Academic questions Thai identity, culture in Cold War context

In an analysis of the development of Thai identity and culture, an academic argues that much of what was promoted by the Tourism Authority of Thailand (TAT) as Thai identity and culture in the 1950s was invented for US consumers.  

“It's the American consumers who showed the urban middle class Thais what to value about Thai culture,” said Matthew Phillips, a Southeast Asian Studies academic from Aberystwyth University in the UK, at the launch of his book at Thammasat University, Tha Prachan Campus, on Tuesday, 3 November 2015.

In the book of his PhD study titled ‘Thailand in the Cold War’, Phillips drew an elaborate analysis of how the urban Thai middle class in the post WWII period between 1945-1963 developed an ‘ideology of consumerism’ integrated in the “free world” with the US at its centre, which then became a focal point of Thailand-US political alignment during Cold War era.

He stated that unlike other Southeast Asian countries whose post-war leaders attempted to maintain neutrality at the beginning of the Cold War, Thailand became friends with the US early on. The absence of anti-colonial attitudes against westerners coupled to the fact that American consumers became more aware of their country’s influence on the global stage marked the American presence in Bangkok in the 1950s.

Matthew Phillips and Prajak Kongkirati during the discussion at the launch of ‘Thailand in the Cold War’ at Thammasat University, Tha Prachan Campus, on 3 November 2015.  

“After the Second World War, the USA became a foreign patron more intrusive than anything Siam experienced in the colonial era,” Phillips quoted from ‘A History of Thailand’ by Pasuk Phongpaichit and Chris Baker.          

Using the example of a 1951 Vogue magazine displaying images of Thai silks, jewelry, and a western model wearing a Thai ‘Chada’, decorative headwear for traditional Khon performances, he said that American consumers then sought to display their global awareness through Thai products.

He explained further that the magazine was published in the same year that ‘The King and I’ debuted, a Broadway play based on the 1944 novel ‘Anna and the King of Siam’ by Margaret Landon. He added that many Americans at that time got to know Thailand for the first time through the play which has recently been revived.

Jim Thompson, a famous Thai silk brand, is another excellent example that Phillips uses in the book to illustrate how Thai handicrafts then set foot on the world stage during the Cold War period through the mysterious figure of the same name.   

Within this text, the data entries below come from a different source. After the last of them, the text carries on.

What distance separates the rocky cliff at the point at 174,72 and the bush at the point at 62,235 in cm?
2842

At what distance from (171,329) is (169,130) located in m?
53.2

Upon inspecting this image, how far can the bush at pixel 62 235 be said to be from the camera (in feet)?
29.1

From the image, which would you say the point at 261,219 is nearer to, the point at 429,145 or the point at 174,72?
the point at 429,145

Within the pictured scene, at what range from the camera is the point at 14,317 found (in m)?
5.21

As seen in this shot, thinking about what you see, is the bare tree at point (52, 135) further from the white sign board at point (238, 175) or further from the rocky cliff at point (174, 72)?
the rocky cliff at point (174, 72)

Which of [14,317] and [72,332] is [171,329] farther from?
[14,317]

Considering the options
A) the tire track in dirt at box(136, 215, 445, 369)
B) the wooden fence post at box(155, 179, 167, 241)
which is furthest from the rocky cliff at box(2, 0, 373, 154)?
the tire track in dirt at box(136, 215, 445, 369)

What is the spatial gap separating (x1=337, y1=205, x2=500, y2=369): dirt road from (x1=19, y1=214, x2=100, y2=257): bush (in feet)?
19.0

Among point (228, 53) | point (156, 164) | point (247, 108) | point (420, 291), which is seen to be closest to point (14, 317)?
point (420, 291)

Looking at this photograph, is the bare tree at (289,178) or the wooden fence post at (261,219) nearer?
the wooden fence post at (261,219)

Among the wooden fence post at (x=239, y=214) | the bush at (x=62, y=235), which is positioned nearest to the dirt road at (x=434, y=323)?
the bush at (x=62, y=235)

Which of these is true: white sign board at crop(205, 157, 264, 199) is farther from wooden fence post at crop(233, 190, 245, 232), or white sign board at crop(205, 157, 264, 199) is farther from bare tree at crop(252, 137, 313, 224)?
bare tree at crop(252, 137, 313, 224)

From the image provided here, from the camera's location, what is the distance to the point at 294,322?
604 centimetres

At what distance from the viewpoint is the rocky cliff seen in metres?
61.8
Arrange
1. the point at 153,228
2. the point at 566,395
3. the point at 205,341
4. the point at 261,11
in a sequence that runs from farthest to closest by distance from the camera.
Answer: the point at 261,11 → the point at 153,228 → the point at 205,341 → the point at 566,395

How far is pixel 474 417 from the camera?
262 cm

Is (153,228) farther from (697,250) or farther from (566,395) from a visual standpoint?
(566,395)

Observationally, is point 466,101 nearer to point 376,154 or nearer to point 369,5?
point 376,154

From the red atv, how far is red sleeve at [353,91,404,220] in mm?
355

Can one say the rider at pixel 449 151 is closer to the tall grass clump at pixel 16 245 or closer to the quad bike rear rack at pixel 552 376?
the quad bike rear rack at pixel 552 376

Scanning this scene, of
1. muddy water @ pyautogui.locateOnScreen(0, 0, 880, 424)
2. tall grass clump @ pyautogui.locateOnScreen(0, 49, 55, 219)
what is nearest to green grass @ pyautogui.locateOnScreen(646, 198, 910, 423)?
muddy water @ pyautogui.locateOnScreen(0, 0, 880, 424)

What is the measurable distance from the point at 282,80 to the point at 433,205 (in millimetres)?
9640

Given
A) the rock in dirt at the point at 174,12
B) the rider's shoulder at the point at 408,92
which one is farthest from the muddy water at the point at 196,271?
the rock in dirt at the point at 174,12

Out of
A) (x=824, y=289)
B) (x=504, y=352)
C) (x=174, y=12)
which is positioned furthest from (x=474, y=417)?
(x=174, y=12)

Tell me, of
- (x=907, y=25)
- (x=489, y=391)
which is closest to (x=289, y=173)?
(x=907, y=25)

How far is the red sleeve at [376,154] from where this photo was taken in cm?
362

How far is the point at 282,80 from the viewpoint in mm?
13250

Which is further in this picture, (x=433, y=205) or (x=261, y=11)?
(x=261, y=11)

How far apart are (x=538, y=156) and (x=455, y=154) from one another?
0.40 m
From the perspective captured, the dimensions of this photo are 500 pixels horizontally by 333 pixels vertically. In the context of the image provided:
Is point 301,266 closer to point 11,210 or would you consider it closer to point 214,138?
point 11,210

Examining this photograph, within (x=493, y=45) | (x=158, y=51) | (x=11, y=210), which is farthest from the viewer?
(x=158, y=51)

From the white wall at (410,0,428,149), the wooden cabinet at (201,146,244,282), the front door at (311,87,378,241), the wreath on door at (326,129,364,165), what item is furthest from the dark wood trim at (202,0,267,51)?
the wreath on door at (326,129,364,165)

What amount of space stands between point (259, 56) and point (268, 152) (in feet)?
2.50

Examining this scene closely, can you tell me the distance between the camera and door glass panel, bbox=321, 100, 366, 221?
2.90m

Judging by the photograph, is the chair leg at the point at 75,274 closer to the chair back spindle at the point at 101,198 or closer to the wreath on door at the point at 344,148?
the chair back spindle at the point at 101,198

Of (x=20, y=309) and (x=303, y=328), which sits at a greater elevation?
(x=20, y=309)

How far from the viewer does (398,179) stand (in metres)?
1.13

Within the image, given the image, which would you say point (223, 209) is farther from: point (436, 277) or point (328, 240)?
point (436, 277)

He concluded that as Americans were demanding Thai products and more of them travelled to the country to experience glimpses of Thai culture and identity, the government under Field Marshal Sarit Thanarat, a military dictator from 1958-1963 who cemented the Thai-US alliance during in the 1950s, established the Tourism Authority of Thailand (TAT) in 1960 to promote tourism, but more importantly to inform the Thai people how to be ‘Thai’ in the eyes of the foreigners.

“So in particular through the setting up of the Tourism Authority of Thailand, he [Field Marshal Sarit] managed to embed this idea that what’s valuable about Thai culture is what the Americans want,” said Phillips.

Picking one of Thailand’s most iconic landmarks, ‘the Floating Market’, as an example, he explained that TAT magazines in the early years of its establishment would explain to Thai people that they should behave as if they are ambassadors of Thailand to welcome Americans on their floating market visits.

The cover of the book shows a rare portrait of the Thai Royal Couple’s visit to the US in 1960, when the Queen wore what is perceived in the present as ‘traditional Thai costume.’

As this continued throughout the early Cold War period, it gave rise to the development of certain ‘cultural identities’ as something which are intrinsic to the sense of being Thai, Phillips summarised.   

The academic added that, on the other hand, Americans travelling to Thailand in those days were similarly ordered to behave as if they were ambassadors of the US, to look and behave presentably in front of the local Thais. This, including the trend in the 1950s to buy Thai products, such as Jim Thomson’s silk from north-eastern silk weavers, was a ‘geopolitical’ move to draw Thailand into a ‘sentimental embrace’ with the US during the Cold War.  

At the book launch, Prajak Kongkirati, a well-known political scientist from Thammasat University, who was invited to be a discussant, said “the Thai identity which the Thai elite like to use as a weapon against others is not a natural product.”

The Thai academic said that Thai identity is more of a complex hybrid product which began to be formulated most intensively during the course of the Cold War as a commodity for consumption.

“It is interesting how the previously pro-US Thai elite who adopted this Thai identity and culture now turn their backs against the US under the current political circumstances,” Prajak added.  

He humorously added that if buying Jim Thomson’s silk does not at present seem authentically Thai enough, people can instead pick up as souvenirs products from the Royal Projects, which are promoted as handicrafts from the hill tribes in Thailand.